§ **INSTRUÇÕES DO EXERCÍCIO**
Transcreva sem nenhuma alteração a parte do trecho sobre a sobretaxação de bebidas adoçadas que vai de "Esse argumento é" até "nocivos à saúde.", incluindo essas palavras.

§ **TRECHO DO DOCUMENTO**
* * *
Medidas tributárias ou extrafiscais têm eficácia variável, conforme o setor a que são aplicadas. Funcionam bem em produtos como o tabaco, porque o produto não encontra substitutivo. Já no caso de bebidas adoçadas há outras variáveis a considerar. Uma delas é a tendência a que o varejo, incluindo restaurantes e supermercados, resista a repassar o aumento de preço aos consumidores, com receio de perder demanda. Portanto, a efetividade pode ser menor.
Diversos países já implementaram a sobretaxação das bebidas adicionadas de açúcar. Se implantada no Brasil, a medida não pode ser uma forma de reduzir os casos de doenças relacionadas ao alto consumo de açúcar?
Medidas extrafiscais indutoras da redução de consumo sempre são uma política lembrada nesses casos. Há alguns exemplos em outros países. O México implementou, em 2013, um aumento de impostos sobre produtos com elevados teores de açúcar. Verificou-se uma redução de consumo de aproximadamente 12%, o que ficou abaixo da expectativa, mas é um resultado importante. Além da redução do consumo, há outro efeito paralelo, que é a conscientização provocada pelo impacto da medida e pelo debate na sociedade em torno do assunto. O exemplo mais recente é o da Inglaterra, que sobretaxou bebidas adoçadas em 2016. A aplicação de uma medida dessa natureza no Brasil seria oportuna, sem dúvida.
Essa sobretaxação não poderia ser vista como uma intervenção do governo para aumentar a arrecadação de tributos? Como estimular o apoio do consumidor a essa proposta num momento econômico tão delicado?
Essa controvérsia poderia ser evitada se a arrecadação extra decorrente da sobretaxa fosse destinada integralmente a uma finalidade social relevante, como, por exemplo, ao orçamento do SUS [Sistema Único de Saúde] ou à educação pública. Há um projeto de lei na Câmara Federal que institui uma Contribuição de Intervenção no Domínio Econômico (Cide), destinando toda a arrecadação para atividades de educação alimentar e práticas desportivas.
A indústria de refrigerantes e de bebidas açucaradas argumenta que o consumidor tem o direito de fazer suas escolhas livremente, sem a interferência do Estado. Como o senhor avalia essa questão?
Esse argumento é retórico. Segundo a Constituição, o Estado tem o dever de desenvolver políticas sociais e econômicas que visem a redução do risco de doenças. Na medida em que está comprovado que o excesso de açúcar é prejudicial à saúde, o governo não pode deixar de agir. Por outro lado, a Constituição impõe às atividades econômicas a finalidade de assegurar a todos existência digna. Um dos princípios da ordem econômica na Constituição é a defesa do consumidor, e o primeiro direito básico dos consumidores é a proteção contra produtos perigosos ou nocivos à saúde.
Como vê a proposta de regulação da publicidade infantil?
* * *
§ **MATERIAL DE APOIO**
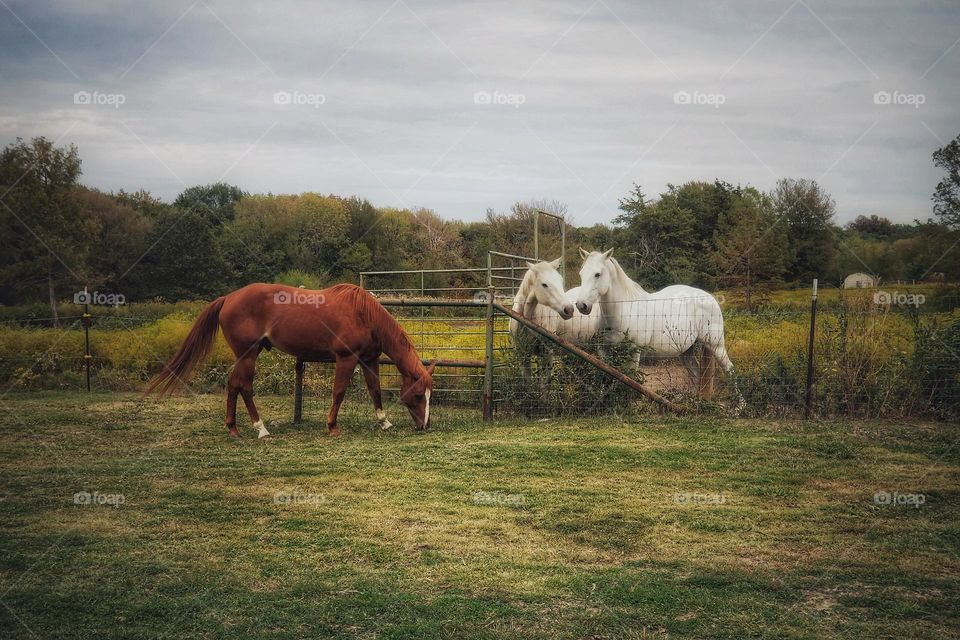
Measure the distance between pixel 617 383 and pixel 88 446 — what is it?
* * *
§ **RESPOSTA DO EXERCÍCIO**
Esse argumento é retórico. Segundo a Constituição, o Estado tem o dever de desenvolver políticas sociais e econômicas que visem a redução do risco de doenças. Na medida em que está comprovado que o excesso de açúcar é prejudicial à saúde, o governo não pode deixar de agir. Por outro lado, a Constituição impõe às atividades econômicas a finalidade de assegurar a todos existência digna. Um dos princípios da ordem econômica na Constituição é a defesa do consumidor, e o primeiro direito básico dos consumidores é a proteção contra produtos perigosos ou nocivos à saúde.